Beloved Restaurant's Closure Paves Way For National Aspirations

Bove's Café will shut its doors in Burlington, Vermont on December 23, but is building a sauce-producing facility in Milton

A landmark restaurant in Burlington, Vermont may be closing, but Bove's Café announced a new business venture it says will mark a new chapter in the company's 74-year-old history.

Bove's told reporters Monday that work is underway on a 15,000-square-foot facility on Route 7 in Milton, where the brand will manufacture its line of jarred marinara sauces.

Those sauces have been produced in Ohio, and are already sold in stores on the East Coast. The new facility will bring the manufacturing back to Vermont, and enable, Boves hopes, a nationwide expansion for the grocery store line. An advantage of moving manufacturing will be greater control over costs and quality control, the business said.

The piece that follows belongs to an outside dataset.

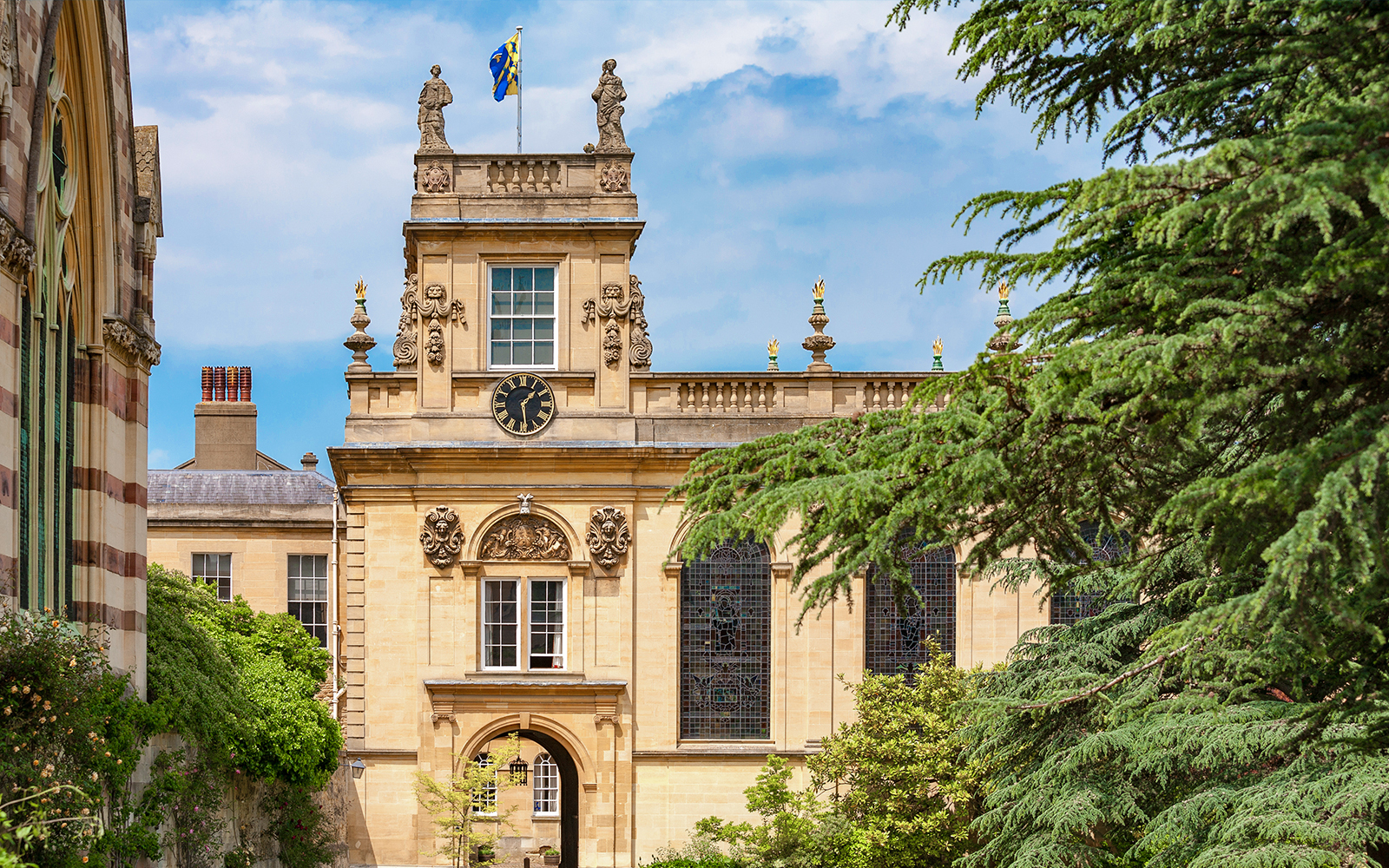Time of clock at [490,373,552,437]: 1:28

"Can you imagine my grandmother back in 1941?" Mark Bove said of business's founder, Victoria Bove. "Saying, 'Hey grandma, we're going to make sauce for the entire country and not just Vermont!' That's pretty amazing."

Louis and Victoria Bove opened their restaurant in downtown Burlington on Pearl Harbor Day, in 1941, and became popular for its low-cost family meals featuring Victoria Bove's marinara sauces.

"Back then, a spaghetti and meatballs dinner was a quarter, and a Coke was a nickel," Mark Bove told necn. "So for thirty cents, you could have a filling meal, with bread and cheese."

In the decades since, not much about Bove's has changed. Spaghetti and meatballs are still favorites, and the restaurant has its original floors and booth. A vintage jukebox greets customers entering from Pearl Street, and classic cocktails are on the menu.

Despite having achieved landmark status in Burlington, counting then-Senator John F. Kennedy among its countless customers over the decades, the Bove family decided it is time to close down the eatery.

"I'm really sad to see them go," said customer Bob Kirby, who estimated he first came to Bove's about 50 years ago. "It's a Burlington icon. I've been coming here since I was a kid with my parents."

Kirby and other loyal diners have until December 23 to get one last meal at the old restaurant.

However, the Boves do not think of that closing date as a reason for tears: they instead think of this moment as an exciting period of transformation.

"It's not a sad day," Mark Bove said, smiling. "Remember, good news travels faster than bad news."

Bove said the new manufacturing facility in Milton will feature a tasting room and tours, but no restaurant. He said current restaurant employees will be encouraged to work at the new sauce-making location, which he estimated will have, to start, between five to 10 jobs.

"I think it will bring tourism to Milton, visitors, and additional investment," predicted Milton town manager Donna Barlow Casey. "Milton is a hidden gem. We would love to see more food manufacturing come to town. We have space, we have employees available, we're close to Interstate 89, close to New York, and there's an energy around business development in the town right now."

Bove said he has a goal of opening the new Milton venture in June of 2016. He said it is too early to say what the future will be of the historic building that now houses the restaurant, but he said he hopes to move some key components of it to the Milton location.

After Bove's closes, it will leave Henry's Diner and Handy's Lunch among the longest-operating restaurants in the Burlington area. Henry's boasts an opening date of 1925, though has had different families own it in that time. Handy's has been in the same family since 1945, and celebrated its 70th birthday Monday.

Bove's also produces a popular line of frozen meatballs and lasagnas.